Short problem 1 >> Please rewrite the listing below with "Mark" replaced by "Outline", keep everything else unchanged, and leave the pictures out.

Document extract >>
==================================================

By Geoffrey Parsons, Director Research & Consulting

FinTech in APAC

Sachs Insights was recently at the Rise Conference in Hong Kong, where nearly 6,000 investors, entrepreneurs, media and attendees from over 70 countries descended on the city to listen to industry leaders, experts and innovators speak to the latest digital trends and engage with a host of new start-ups seeking funding.

Drone Giant DJI Drone giant DJI showed off new obstacle avoidance software.


On the agenda was Digital Marketing, eCommerce, the Internet of Things, Drones, FinTech and much, much more.  Of all these, FinTech stood out in the crowd.  (One might think that Sachs is biased, having worked on both the B2B and B2C side in financial services to help assess market opportunities, build products and revamp marketing and UX strategy with our Fortune 500 partners, well….actually, that is true, we do love this stuff.)

FinTech was BIG in Hong Kong at the RISE Conference.  Hong Kong has long been a financial giant in the APAC region, and many speakers came from the upper echelons of the big venture capital firms, banks and investment houses that have brought so much wealth to this region and their clients. But in equal numbers came speakers representing industry-disrupting innovations in Financial Technology, or FinTech.  And among the several hundred start-ups in their booths pitching for capital, dozens were scrambling for a piece of the FinTech market, whether it be payments, transfers, remittances, currency exchanges, or loans.

Back in the States we’re most familiar with FinTech in the form of our banking apps, allowing us to cash checks with a quick picture, send our friends a payment with our phone and of course through the deluge of Bitcoin stories in the media.

But the APAC region is unique, with a basket of challenges and opportunities that create significant pain points for consumers, merchants and institutions and allow for serious disruption of the well established players.   On the one hand, APAC is a very fragmented market, with a very low credit card penetration rate.  Small markets, made distinct by culture, currency and infrastructure, means a lot of money needs to flow across borders, but the lack of credit cards and the limited service provided by regional and multinational banks complicates things (two exceptions exist in Hong Kong and Singapore, where English law has provided a relatively stable political and business environment, large multinationals have established footprints, and credit cards are more ubiquitous).




Hungry FinTech entrepreneurs pitching for cash. Hungry FinTech entrepreneurs pitching for cash.

So businesses that wish to grow need to expand into dissimilar and challenging markets, migrant workers seeking better work conditions abroad need to send money home, and merchants, institutions and customers need ways to send payments to one another quickly.

==================================================

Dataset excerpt
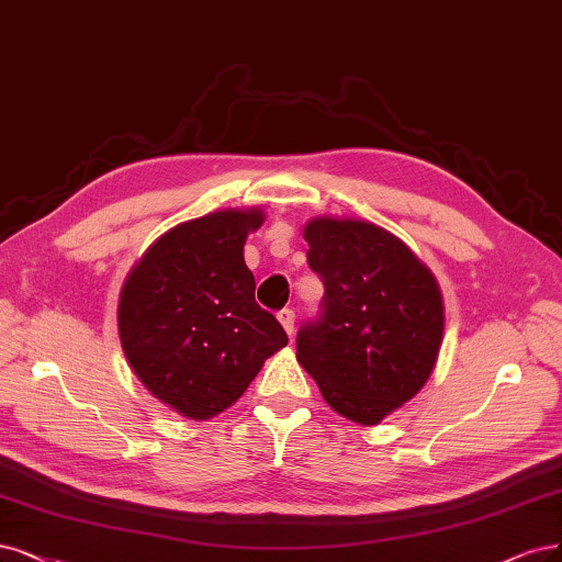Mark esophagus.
<instances>
[{
	"instance_id": "obj_1",
	"label": "esophagus",
	"mask_w": 562,
	"mask_h": 562,
	"mask_svg": "<svg viewBox=\"0 0 562 562\" xmlns=\"http://www.w3.org/2000/svg\"><path fill=\"white\" fill-rule=\"evenodd\" d=\"M277 318H279V323L283 325V330L293 337V330H295V314L290 312V308H281V312L277 314Z\"/></svg>"
}]
</instances>
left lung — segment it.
<instances>
[{
  "label": "left lung",
  "mask_w": 562,
  "mask_h": 562,
  "mask_svg": "<svg viewBox=\"0 0 562 562\" xmlns=\"http://www.w3.org/2000/svg\"><path fill=\"white\" fill-rule=\"evenodd\" d=\"M302 235L325 297L321 321L297 333V362L339 416L376 425L435 370L439 283L409 246L370 221L316 216Z\"/></svg>",
  "instance_id": "left-lung-1"
}]
</instances>
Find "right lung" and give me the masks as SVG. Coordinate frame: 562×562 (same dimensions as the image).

==================================================

Short problem 2 >> Name every part of the FinTech market that, according to the FinTech in APAC article, start-ups at the conference were scrambling for.

Reply 1 >>
Outline esophagus.
<instances>
[{
	"instance_id": "obj_1",
	"label": "esophagus",
	"mask_w": 562,
	"mask_h": 562,
	"mask_svg": "<svg viewBox=\"0 0 562 562\" xmlns=\"http://www.w3.org/2000/svg\"><path fill=\"white\" fill-rule=\"evenodd\" d=\"M277 318H279V323L283 325V330L293 337V330H295V314L290 312V308H281V312L277 314Z\"/></svg>"
}]
</instances>
left lung — segment it.
<instances>
[{
  "label": "left lung",
  "mask_w": 562,
  "mask_h": 562,
  "mask_svg": "<svg viewBox=\"0 0 562 562\" xmlns=\"http://www.w3.org/2000/svg\"><path fill=\"white\" fill-rule=\"evenodd\" d=\"M302 235L325 297L321 321L297 333V362L339 416L376 425L435 370L439 283L409 246L370 221L316 216Z\"/></svg>",
  "instance_id": "left-lung-1"
}]
</instances>
Find "right lung" and give me the masks as SVG. Coordinate frame: 562×562 (same dimensions as the image).

Reply 2 >>
- payments
- transfers
- remittances
- currency exchanges
- loans